Have you heard about Faceless Fred, the ghost at Speakeasy?

Via omaha.com by Sarah Baker Hansen

At the end of our interview, I asked Ryan Puls a regular question in my rotation: “Anything else?”

“Well,” he said. “Everyone likes talking about the ghost.”

Ghost? What ghost?

Why, that would be Faceless Fred, a regular topic of conversation and a sometimes hazy vision in the hallways at Speakeasy.

Lots of diners order a steak and a drink before requesting a special side of ghost story. So here’s the brief but spooky tale of Faceless Fred and how he came to be, as Ryan tells it. Read this over a plate of steak, or not.

Back in the day, the Speakeasy building was a general store, and a guy named Fred owned it. Other versions of the tale say that instead of the Speakeasy being in the same building as Fred’s general store, it’s instead built on the site of a well that comes into play later. And others say that instead of being a meek general store owner, Fred was a longtime philanderer and whiskey maker who actually ran a roadhouse.

I’ll pause here for the first fact check. I called the Nebraska Prairie Museum in Holdrege to see if they could confirm any of this.
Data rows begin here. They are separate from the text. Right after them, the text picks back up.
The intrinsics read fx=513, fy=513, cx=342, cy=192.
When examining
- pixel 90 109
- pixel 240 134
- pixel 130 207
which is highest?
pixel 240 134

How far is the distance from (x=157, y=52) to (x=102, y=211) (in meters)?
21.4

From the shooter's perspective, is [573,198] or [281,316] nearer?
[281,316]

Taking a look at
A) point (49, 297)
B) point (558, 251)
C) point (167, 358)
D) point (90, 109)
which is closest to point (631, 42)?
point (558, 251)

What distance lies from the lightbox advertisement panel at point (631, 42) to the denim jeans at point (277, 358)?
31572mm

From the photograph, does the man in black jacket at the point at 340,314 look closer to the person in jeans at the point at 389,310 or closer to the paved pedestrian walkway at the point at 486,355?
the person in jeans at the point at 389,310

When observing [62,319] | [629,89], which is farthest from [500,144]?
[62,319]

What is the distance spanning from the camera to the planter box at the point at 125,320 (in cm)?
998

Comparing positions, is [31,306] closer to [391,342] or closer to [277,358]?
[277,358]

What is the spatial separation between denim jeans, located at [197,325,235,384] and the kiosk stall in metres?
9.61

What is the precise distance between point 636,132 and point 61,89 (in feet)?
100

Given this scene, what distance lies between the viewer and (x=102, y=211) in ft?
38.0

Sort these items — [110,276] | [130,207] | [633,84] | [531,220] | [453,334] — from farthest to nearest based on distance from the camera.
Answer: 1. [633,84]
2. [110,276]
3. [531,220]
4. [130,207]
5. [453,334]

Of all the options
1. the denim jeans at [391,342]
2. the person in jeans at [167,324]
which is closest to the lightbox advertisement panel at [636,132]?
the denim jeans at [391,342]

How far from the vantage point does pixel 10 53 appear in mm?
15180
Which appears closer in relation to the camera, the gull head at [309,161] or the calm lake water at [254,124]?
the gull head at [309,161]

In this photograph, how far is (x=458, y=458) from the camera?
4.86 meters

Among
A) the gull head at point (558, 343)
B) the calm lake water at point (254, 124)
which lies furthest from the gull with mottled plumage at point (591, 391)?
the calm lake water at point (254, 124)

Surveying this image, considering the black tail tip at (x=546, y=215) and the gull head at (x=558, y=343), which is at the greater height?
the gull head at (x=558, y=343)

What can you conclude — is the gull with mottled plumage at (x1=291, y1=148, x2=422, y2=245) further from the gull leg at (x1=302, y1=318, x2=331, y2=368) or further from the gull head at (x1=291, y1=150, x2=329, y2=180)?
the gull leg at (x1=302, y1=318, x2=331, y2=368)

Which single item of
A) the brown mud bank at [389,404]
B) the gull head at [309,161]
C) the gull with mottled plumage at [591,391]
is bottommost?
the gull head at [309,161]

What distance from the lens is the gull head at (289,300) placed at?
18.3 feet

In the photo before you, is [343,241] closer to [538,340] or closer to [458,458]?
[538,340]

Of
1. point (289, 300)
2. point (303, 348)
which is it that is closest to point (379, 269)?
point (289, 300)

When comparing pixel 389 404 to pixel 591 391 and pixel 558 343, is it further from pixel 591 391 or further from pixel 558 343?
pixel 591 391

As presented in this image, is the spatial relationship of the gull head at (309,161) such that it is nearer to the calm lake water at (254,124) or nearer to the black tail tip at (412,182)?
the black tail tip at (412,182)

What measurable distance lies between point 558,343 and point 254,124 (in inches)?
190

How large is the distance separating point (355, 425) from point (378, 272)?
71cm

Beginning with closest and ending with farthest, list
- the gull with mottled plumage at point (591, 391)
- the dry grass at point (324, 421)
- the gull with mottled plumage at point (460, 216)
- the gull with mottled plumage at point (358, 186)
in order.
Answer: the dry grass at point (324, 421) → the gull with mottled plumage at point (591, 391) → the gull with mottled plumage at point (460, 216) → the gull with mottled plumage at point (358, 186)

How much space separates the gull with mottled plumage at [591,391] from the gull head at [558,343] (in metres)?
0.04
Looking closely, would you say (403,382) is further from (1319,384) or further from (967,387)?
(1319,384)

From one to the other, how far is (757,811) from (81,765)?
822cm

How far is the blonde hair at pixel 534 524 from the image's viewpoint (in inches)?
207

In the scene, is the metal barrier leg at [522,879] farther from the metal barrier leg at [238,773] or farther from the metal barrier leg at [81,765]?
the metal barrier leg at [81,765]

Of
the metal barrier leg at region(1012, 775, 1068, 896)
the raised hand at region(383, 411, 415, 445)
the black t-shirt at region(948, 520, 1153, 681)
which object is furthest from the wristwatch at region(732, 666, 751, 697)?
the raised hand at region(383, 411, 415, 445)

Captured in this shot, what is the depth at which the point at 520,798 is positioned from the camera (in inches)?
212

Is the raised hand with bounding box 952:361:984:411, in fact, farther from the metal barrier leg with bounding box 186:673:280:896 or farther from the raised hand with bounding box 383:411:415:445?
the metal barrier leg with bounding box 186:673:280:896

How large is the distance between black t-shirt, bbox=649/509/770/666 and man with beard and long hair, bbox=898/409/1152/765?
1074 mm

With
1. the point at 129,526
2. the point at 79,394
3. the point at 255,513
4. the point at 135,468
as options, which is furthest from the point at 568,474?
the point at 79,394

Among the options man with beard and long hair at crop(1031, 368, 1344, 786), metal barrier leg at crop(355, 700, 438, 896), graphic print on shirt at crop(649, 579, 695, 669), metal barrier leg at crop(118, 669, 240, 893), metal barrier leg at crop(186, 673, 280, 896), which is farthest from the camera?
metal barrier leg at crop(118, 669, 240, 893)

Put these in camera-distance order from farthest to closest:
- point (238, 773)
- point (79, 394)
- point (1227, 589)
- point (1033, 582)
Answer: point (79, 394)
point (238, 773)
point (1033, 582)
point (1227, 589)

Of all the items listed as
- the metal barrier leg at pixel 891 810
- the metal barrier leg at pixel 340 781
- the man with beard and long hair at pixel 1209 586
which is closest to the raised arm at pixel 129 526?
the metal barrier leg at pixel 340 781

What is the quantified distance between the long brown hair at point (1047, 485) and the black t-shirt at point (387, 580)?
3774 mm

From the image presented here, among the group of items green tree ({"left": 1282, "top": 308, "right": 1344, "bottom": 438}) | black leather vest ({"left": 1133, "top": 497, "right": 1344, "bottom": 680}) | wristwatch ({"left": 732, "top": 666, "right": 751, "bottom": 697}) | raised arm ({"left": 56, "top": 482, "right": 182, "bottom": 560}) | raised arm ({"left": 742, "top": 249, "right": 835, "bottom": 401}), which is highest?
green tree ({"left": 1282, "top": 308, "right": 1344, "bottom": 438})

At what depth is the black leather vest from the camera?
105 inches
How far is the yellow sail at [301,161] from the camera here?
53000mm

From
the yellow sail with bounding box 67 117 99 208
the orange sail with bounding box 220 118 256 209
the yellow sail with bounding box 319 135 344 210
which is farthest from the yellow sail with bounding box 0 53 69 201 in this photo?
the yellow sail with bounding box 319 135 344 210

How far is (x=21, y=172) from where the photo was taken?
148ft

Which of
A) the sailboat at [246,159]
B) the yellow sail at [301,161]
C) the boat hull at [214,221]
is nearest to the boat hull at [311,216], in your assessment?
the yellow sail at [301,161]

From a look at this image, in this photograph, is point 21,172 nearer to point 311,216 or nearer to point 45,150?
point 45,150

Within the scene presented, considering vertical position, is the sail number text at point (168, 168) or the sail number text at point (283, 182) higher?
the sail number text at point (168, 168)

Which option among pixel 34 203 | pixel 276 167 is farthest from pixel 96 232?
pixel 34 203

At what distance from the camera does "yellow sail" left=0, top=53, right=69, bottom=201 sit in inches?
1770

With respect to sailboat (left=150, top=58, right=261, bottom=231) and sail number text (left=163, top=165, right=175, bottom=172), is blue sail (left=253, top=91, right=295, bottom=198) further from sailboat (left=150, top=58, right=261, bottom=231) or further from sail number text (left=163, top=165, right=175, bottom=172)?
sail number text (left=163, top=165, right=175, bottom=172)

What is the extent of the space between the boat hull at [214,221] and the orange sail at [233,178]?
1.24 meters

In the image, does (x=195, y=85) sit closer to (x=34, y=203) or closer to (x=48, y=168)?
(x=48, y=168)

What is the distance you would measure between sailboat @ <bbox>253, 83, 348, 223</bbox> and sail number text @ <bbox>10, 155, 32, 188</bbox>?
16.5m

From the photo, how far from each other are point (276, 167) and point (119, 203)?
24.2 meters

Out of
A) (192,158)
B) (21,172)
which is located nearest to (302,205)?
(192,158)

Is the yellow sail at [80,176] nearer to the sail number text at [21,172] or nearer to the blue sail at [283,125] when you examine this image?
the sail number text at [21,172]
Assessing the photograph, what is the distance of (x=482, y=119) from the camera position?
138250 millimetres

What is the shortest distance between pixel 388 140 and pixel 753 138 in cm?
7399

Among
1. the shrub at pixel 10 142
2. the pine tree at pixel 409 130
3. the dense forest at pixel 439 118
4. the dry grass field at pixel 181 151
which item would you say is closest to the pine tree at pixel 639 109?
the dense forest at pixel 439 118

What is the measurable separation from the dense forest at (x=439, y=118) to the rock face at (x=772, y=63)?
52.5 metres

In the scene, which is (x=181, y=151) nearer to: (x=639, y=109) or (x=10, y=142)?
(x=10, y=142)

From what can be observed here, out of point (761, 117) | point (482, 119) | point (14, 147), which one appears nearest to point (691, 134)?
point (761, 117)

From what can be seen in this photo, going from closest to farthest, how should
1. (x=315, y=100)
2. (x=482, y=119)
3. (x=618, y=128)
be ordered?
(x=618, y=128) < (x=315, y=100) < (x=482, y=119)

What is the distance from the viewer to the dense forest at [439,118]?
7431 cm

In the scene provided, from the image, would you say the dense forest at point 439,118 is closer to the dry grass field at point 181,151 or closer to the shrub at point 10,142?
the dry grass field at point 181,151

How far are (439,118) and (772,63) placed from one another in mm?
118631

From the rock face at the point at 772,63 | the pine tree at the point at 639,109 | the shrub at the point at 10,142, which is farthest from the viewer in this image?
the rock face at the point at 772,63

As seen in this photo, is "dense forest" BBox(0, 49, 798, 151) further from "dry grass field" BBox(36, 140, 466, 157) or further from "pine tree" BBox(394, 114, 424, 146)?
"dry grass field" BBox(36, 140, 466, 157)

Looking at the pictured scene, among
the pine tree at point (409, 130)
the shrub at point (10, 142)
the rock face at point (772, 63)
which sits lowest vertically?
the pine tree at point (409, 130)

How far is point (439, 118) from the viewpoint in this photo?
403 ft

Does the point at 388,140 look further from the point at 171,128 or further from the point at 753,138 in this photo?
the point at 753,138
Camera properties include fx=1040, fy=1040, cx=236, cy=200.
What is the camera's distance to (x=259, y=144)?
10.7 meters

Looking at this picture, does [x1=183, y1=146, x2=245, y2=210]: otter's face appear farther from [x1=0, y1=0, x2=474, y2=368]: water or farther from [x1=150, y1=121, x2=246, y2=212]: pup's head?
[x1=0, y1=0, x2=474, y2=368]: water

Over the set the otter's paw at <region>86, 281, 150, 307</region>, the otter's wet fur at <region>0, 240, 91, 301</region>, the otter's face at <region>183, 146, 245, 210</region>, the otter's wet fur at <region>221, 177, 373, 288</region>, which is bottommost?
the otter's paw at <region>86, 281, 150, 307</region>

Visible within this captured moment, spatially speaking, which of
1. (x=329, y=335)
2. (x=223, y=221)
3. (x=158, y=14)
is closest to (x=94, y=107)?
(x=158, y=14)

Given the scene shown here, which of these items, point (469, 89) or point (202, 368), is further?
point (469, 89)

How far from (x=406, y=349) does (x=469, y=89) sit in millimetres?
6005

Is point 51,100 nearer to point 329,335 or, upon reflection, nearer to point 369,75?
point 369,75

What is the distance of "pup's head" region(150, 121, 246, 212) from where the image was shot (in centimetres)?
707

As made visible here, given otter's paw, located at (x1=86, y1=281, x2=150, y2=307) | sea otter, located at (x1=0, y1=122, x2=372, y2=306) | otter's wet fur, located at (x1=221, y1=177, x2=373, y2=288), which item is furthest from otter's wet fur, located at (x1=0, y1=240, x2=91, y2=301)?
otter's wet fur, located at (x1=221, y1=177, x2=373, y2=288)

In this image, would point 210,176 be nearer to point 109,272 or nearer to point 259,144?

Sandra Slater, who works in the library at the museum, said that the building formerly was a general store.


“My brother bought a pair of shoes there,” she said; he was born in the ’30s. Her guess was that the general store closed sometime in the 1940s.

OK. Back to the tale.

One day, a general — “General Hooker,” Ryan says — came through town. Prostitutes followed his platoon, so it goes.

I’ll pause here for another fact check: A band of prostitutes is said to have followed the division of Gen. Joseph Hooker, and versions of this legend say the women were known as “General Hooker’s Army,” though that doesn’t have anything to do with the term “hooker,” since it already existed. Hooker County, Nebraska, is named for him, though.

Anyway, Fred had relations with one of General Hooker’s ladies. His wife was unhappy when she found out. Her solution? Murder her husband, and (shudder) cut off his face, or at least most of it. She disposed of Fred, Ryan says, either in the well outside the shop, or in the road out front. Fred is said to travel back and forth between those two places, right through Speakeasy.

I asked the natural question, then: “Have you ever seen him?”

A bartender was closing one night, Ryan says. All the doors were locked.

“A man came in wearing a flannel shirt and overalls, and ordered a whiskey,” Ryan said. “The bartender turned around from counting the money, and no one was there.”

Ghost hunters have come to the restaurant looking for Fred. Though they’ve never found him, they reported finding others, including a woman who died in a prairie fire and her daughter.

If you want to know what Fred looks like, go to the elevator lobby at Speakeasy. There’s a painted portrait of him there: flannel shirt, overalls, blank face.

“We have people come in just for that,” Ryan says, smiling.